Mensagempor Seth em 29 Mai 2008, 21:07

Tarde em Itapoã:


Um velho calção de banho, um dia pra vadiar...
Num mar que não tem tamanho, um arco-íris no ar...


Quem mora em Salvador, na cidade da Bahia, conhece, desde muito cedo, os meandros da caprichosa e sensual relação entre seu povo e o mar. O grande espelho é, a um só tempo, uma maldição e uma benção, o espelho mutante das almas multifacetadas. É o reino de Janaína, o ponto culminante dos impulsos atávicos do homo sampiens latinus afroamericanus.

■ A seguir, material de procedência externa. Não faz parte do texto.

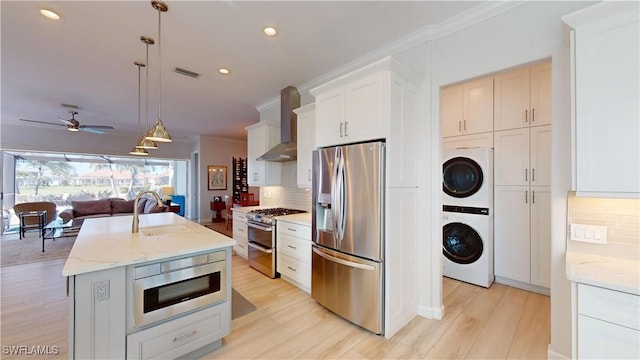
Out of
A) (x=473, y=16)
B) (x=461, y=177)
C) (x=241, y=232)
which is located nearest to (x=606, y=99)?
(x=473, y=16)

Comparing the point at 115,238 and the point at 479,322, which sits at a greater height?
the point at 115,238

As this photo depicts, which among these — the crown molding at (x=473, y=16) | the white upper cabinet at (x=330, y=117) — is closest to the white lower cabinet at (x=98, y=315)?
the white upper cabinet at (x=330, y=117)

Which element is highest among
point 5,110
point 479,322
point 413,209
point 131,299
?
point 5,110

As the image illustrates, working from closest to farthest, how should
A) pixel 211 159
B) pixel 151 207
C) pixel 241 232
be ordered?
pixel 241 232, pixel 151 207, pixel 211 159

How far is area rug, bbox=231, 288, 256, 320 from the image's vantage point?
2.55 meters

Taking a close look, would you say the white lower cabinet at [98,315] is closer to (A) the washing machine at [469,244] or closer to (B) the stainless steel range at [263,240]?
(B) the stainless steel range at [263,240]

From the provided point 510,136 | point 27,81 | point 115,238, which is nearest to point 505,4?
point 510,136

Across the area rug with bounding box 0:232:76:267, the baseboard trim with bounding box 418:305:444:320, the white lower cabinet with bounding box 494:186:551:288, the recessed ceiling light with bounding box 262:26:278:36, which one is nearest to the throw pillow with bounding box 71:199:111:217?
the area rug with bounding box 0:232:76:267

Homens e mulheres lindos caminham pelas areias daquelas praias. Mas também lixo, dejetos, animais, pessoas feias, enfim, tudo no mesmo lugar, na mais alegre e indecente festa. A praia não era linda, mas tinha momentos lindos, momentos maravilhosos e momentos únicos. Gonzalo pensava nisso quando viu a moreninha mergulhar, de novo, numa seção mais perigosa da praia. Ela o estava provocando...

Depois, na Praça Caymmi, sentir preguiça no corpo,
E numa esteira de vime beber uma água de coco!


- Então a Espanha é bonita assim? Puxa! – ela era toda excitação, toda momento e nervos, energia represada. Sim, ela era a encarnação da mulata índia de Caminha, a mulher brasileira que todos queriam em todo mundo.
- Sim, é bonita. É o país mais bonito, depois do Brasil.
- Não gosto muito daqui... Muitas pobrezas, muita violência, não têm como melhorar de vida. Só é bom pra rico, que nem você.
- Bom, nesse ponto a Espanha leva vantagem, mas não é mais bonita. Se quiser, te levo, para você tirar a prova...

É bom... Passar uma tarde em Itapoã,
Ao sol que arde em Itapoã!


- Tá vendo como é fácil tirar o passaporte?
- Sim, é fácil mesmo. Obrigado!
- Vamos daqui a um mês. Seus pais permitiram?
- Eu não tenho pais. – Ela agora parecia diferente, ainda com aquele encanto juvenil de antes, aquela coisa que toca por dentro que algumas pessoas tinham; mas agora parecia do mundo, não um ser retirado dele, etéreo.
- Oh... Eu sinto muito...
- Claro que não sente. Eu não sinto, já que eles me abandonaram quando eu era pequena. Cresci com uma avó, quer dizer, eu a chamava de avó, mas não era. Ela morreu há uns dois anos, e, desde então, eu me viro.
Ela parecia ainda mais encantadora ao sol de um fim tarde, emoldurada pela lagoa, pelas areias das dunas, pelo mar. Era o próprio espírito das águas tranqüilas encarnado na sua frente. Ele se perguntava se estava apaixonado pela garota, algo que, até então, não tinha lhe ocorrido. Sentia certa coisa de paternal, de juventude, mas sem um componente mais... mais... Passional!

Ouvindo o mar de Itapoã,
Falar de amor em Itapoã...


Aquele restaurante era um dos mais badalados da cidade entre os conhecedores de culinária baiana. Ele ficava à beira mar mesmo, e as escadas dos fundos davam, justamente, para o mar azulado. O brilho das águas criava um efeito interessante nas paredes, uma coisa meio surreal. Ele escondia, com o tom azulado, o aspecto cinza dos cabelos dele, e os olhos de pupilas pequenas e injetadas. Nela, apenas valorizavam ainda mais a beleza. Ele tocou, de leve, o rosto dela, recebendo, em troca, um beijo na ponta dos dedos. Naquele momento ele foi feliz, bem como ela.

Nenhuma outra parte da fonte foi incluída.